Sergeant Charles A. MacGillivary, USA (January 1, 1945)

Charles Andrew MacGillivary was born on January 17, 1917 in Charlottetown, Prince Edward Island, Canada. At age 16 he joined the Merchant Marine, and as a late teenager, emigrated to the United States, settling in Boston, Massachusetts where his brother lived.

After the Japanese attack on Pearl Harbor on December 7, 1941, he volunteered for the United States Army in January of 1942. During his training, he was offered the opportunity to become a United States citizen, which he took.

MacGillivary was a member of the 44th Infantry Division in Company I, 3rd Battalion, 71st Infantry Regiment. They entered combat in France during September 1944.

On New Year’s Day 1945, then-Sergeant MacGillivary was leading his rifle squad when their advance was stopped by dug-in Nazi German machine guns. He then took it upon himself to clear the way forward, and was later decorated with the Medal of Honor for his heroism.

From Medal of Honor Citations for World War II (M-S):

Medal of Honor ribbon (foreground); World War II European-African-Middle Eastern Campaign ribbon (background)
Medal of Honor ribbon (foreground); World War II European-African-Middle Eastern Campaign ribbon (background)
MacGillivary receives the Medal of Honor from President Harry S. Truman, August 25, 1945 (Wikimedia Commons)


Rank and organization: Sergeant, U.S. Army, Company I, 71st Infantry, 44th Infantry Division. Place and date: Near Woelfling, France, 1 January 1945. Entered service at: Boston, Mass. G.O. No.: 77, 10 September 1945

Citation: He led a squad when his unit moved forward in darkness to meet the threat of a breakthrough by elements of the 17th German Panzer Grenadier Division. Assigned to protect the left flank, he discovered hostile troops digging in. As he reported this information, several German machineguns opened fire, stopping the American advance. Knowing the position of the enemy, Sgt. MacGillivary volunteered to knock out 1 of the guns while another company closed in from the right to assault the remaining strong points. He circled from the left through woods and snow, carefully worked his way to the emplacement and shot the 2 camouflaged gunners at a range of 3 feet as other enemy forces withdrew. Early in the afternoon of the same day, Sgt. MacGillivary was dispatched on reconnaissance and found that Company I was being opposed by about 6 machineguns reinforcing a company of fanatically fighting Germans. His unit began an attack but was pinned down by furious automatic and small arms fire. With a clear idea of where the enemy guns were placed, he voluntarily embarked on a lone combat patrol. Skillfully taking advantage of all available cover, he stalked the enemy, reached a hostile machinegun and blasted its crew with a grenade. He picked up a submachine gun from the battlefield and pressed on to within 10 yards of another machinegun, where the enemy crew discovered him and feverishly tried to swing their weapon into line to cut him down. He charged ahead, jumped into the midst of the Germans and killed them with several bursts. Without hesitation, he moved on to still another machinegun, creeping, crawling, and rushing from tree to tree, until close enough to toss a grenade into the emplacement and close with its defenders. He dispatched this crew also, but was himself seriously wounded. Through his indomitable fighting spirit, great initiative, and utter disregard for personal safety in the face of powerful enemy resistance, Sgt. MacGillivary destroyed four hostile machine guns and immeasurably helped his company to continue on its mission with minimum casualties.

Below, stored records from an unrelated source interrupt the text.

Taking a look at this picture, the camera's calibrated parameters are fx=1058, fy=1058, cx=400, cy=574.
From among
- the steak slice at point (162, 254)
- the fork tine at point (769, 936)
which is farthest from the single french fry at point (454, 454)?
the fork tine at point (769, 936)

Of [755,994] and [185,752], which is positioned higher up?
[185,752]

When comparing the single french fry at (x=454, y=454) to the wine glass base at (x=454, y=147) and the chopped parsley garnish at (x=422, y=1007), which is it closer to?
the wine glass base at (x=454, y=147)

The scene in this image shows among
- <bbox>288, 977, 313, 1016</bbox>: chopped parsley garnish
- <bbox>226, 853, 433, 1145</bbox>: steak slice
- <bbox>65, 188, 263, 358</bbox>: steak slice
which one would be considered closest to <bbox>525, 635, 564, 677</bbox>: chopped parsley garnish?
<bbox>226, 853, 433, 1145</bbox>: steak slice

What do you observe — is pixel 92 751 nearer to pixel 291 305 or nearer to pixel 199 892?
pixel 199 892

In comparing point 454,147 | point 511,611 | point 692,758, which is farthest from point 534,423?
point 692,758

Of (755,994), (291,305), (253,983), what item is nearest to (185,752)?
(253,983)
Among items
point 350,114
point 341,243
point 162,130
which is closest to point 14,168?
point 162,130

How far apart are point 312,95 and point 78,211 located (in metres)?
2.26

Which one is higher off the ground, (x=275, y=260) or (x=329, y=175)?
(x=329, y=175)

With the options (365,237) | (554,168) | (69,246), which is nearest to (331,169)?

MacGillivary’s solo attack on the Nazis cost him his left arm. He was the sole Medal of Honor recipient from the 44th Infantry Division during the war, and was later was employed by the United States Customs Service from 1950 until he retired in 1975. MacGillivary passed away at age 83 on June 24, 2000 and was laid to rest with full military honors in Arlington National Cemetery.

Both the 71st Infantry Regiment and the 44th Infantry Division are presently inactive.